▶ [Texto proporcionado]:
☆ ☆ ☆
Random El Salvador

Today is Spanish Friday so this post is in Spanish. If you participated in Spanish Friday on your own blog, leave your link in comments. English translation is in italics!

Cuándo regresamos de El Salvador yo compartí con ustedes un montón de fotos que tomé mientras estábamos allí pero todavia tengo unas fotos interesantes que no encajan fácilmente en un tema. Hoy comparto esas fotos “random” con ustedes.

When we returned from El Salvador I shared a whole bunch of photos with all of you which I had taken while we were there. However, I still have some interesting photos that don’t fit easily into a category – Today I share those “random” photos with you.

Una Tía de Carlos tiene un van decorado con un imagen de los “Thundercats” – no sé por qué.

One of Carlos’s aunts has a van decorated with an image of the “Thundercats” – I don’t know why.
☆ ☆ ☆
▶ [Material extraído]:

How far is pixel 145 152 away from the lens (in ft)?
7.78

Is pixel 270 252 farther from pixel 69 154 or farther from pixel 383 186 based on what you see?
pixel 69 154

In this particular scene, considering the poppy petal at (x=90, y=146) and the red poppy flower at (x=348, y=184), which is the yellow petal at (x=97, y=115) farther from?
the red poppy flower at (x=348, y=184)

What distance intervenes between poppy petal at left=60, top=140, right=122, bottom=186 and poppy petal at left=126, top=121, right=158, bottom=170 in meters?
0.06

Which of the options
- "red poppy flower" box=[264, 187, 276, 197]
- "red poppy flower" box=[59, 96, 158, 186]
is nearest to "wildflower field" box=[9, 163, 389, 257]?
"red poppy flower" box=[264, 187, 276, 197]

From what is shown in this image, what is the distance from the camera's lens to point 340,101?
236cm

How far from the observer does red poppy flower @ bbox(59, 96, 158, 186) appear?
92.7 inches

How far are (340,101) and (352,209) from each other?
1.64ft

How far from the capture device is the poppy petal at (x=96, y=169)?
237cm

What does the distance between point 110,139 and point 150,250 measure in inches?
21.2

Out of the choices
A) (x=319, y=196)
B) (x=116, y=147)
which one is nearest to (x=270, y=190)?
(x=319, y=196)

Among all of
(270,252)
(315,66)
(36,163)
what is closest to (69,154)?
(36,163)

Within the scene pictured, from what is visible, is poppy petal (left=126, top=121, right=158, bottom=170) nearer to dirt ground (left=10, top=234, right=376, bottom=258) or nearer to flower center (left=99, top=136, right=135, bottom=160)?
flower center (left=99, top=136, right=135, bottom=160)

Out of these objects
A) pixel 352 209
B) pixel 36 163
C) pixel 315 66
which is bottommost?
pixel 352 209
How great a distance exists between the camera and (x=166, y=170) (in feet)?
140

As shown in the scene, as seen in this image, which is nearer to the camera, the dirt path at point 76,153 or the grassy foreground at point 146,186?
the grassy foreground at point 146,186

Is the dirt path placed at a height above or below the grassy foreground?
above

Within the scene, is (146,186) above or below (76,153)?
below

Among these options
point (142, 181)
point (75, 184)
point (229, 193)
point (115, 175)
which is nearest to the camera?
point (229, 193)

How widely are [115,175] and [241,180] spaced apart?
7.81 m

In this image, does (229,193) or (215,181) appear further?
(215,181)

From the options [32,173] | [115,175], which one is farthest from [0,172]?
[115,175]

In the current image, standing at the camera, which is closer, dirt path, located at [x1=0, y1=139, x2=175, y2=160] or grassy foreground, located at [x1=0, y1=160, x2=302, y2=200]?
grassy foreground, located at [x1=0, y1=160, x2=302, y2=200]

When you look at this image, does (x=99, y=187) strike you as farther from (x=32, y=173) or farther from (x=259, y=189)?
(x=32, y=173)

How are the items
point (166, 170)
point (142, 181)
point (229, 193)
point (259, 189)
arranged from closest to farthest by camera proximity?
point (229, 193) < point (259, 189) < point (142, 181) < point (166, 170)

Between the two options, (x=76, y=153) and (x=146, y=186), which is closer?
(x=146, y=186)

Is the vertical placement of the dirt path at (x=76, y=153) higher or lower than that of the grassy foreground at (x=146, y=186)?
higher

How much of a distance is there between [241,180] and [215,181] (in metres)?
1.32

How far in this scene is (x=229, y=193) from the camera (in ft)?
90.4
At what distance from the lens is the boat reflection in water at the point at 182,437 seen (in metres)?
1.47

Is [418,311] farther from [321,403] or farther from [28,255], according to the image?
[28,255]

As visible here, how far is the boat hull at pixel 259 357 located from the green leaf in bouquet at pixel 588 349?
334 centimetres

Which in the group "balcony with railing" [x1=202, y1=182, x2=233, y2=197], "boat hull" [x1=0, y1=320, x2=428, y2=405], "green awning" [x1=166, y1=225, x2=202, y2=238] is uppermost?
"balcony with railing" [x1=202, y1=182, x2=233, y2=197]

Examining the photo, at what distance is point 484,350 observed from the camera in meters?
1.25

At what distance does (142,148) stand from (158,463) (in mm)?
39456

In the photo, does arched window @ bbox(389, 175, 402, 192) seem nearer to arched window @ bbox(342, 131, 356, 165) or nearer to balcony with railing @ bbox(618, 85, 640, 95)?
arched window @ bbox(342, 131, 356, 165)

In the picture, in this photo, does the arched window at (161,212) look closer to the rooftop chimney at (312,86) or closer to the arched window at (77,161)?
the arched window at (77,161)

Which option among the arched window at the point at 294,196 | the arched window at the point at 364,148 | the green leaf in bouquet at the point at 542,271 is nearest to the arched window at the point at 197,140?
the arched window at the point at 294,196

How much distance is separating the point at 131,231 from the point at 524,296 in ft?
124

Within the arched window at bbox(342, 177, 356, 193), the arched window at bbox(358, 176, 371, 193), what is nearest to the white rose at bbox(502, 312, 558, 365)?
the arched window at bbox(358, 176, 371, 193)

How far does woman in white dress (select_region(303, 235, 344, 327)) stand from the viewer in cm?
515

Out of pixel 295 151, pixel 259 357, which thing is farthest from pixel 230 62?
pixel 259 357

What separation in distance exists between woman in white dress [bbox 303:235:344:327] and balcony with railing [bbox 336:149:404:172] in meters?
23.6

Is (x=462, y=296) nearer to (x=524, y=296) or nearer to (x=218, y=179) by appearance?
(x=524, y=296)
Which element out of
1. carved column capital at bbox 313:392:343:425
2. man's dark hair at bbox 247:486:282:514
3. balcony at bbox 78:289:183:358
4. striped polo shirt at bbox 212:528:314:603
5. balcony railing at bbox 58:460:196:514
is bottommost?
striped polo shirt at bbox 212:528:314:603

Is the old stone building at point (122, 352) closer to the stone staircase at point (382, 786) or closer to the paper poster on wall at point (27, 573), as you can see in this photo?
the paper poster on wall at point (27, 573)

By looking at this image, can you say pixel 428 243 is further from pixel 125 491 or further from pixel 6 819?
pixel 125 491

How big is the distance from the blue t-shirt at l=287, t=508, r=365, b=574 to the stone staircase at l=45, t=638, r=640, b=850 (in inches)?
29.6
☆ ☆ ☆
▶ [Por hacer]:
• 1. Extrae de la entrada sobre El Salvador el fragmento que comienza en las palabras "When we returned" y termina después de "sé por qué.".
• 2. Responde estas preguntas sobre la entrada de El Salvador:
(a) ¿Qué día es, según la entrada, y en qué idioma está escrita por ese motivo?
(b) ¿Con qué imagen está decorado el van de la tía de Carlos?
(c) ¿Cómo aparece marcada la traducción al inglés?
• 3. ¿Puedes continuar la entrada sobre las fotos de El Salvador a partir de donde termina?

▶ [Resultados finales]:
• 1.
When we returned from El Salvador I shared a whole bunch of photos with all of you which I had taken while we were there. However, I still have some interesting photos that don’t fit easily into a category – Today I share those “random” photos with you.

Una Tía de Carlos tiene un van decorado con un imagen de los “Thundercats” – no sé por qué.

• 2.
(a) Es "Spanish Friday", y por eso la entrada está en español.
(b) Con una imagen de los "Thundercats".
(c) En cursiva.

• 3.
La próxima vez que se quejan de tener que lavar la ropa, mejor estar agradecidos por su lavadora y secadora. Esta es la forma de lavar la ropa en la casa de Carlos.

Next time you complain about needing to do laundry, be thankful for your washer and dryer. This is how you do laundry at Carlos’s house.

Camisas de la Selecta (equipo de fútbol) para toda la familia por venta en una tienda en Metrocentro.

La Selecta (soccer team) shirts for the whole family for sale in a store at Metrocentro.

Donas por venta en WalMart, San Salvador. (Fijaste que no están en una vitrina?)

Donuts for sale at WalMart, San Salvador. (Did you notice they’re not in a glass case?)

Pregunté por qué los árboles y postes de teléfono estaban pintados de blanco en la parte de abajo. Se me dijo que le da un aspecto limpio y simboliza la paz, (no sé si es verdad.)

I asked why trees and telephone poles were painted white on the bottom. I was told that it gives a clean look and symbolizes peace, (I don’t know if that’s true.)

CD’s, DVD’s, etc.

Chalet Teresita, Chalatenango

Estos jóvenes estaban usando pintura en aerosol en la pared en plena luz del día. Estaban destruyendo la propiedad o creando arte? No lo sabemos.

These young people were spray painting the wall in broad daylight. Were they destroying property or creating art? We don’t know.

¿Quién quiere agua de coco?

Who wants agua de coco?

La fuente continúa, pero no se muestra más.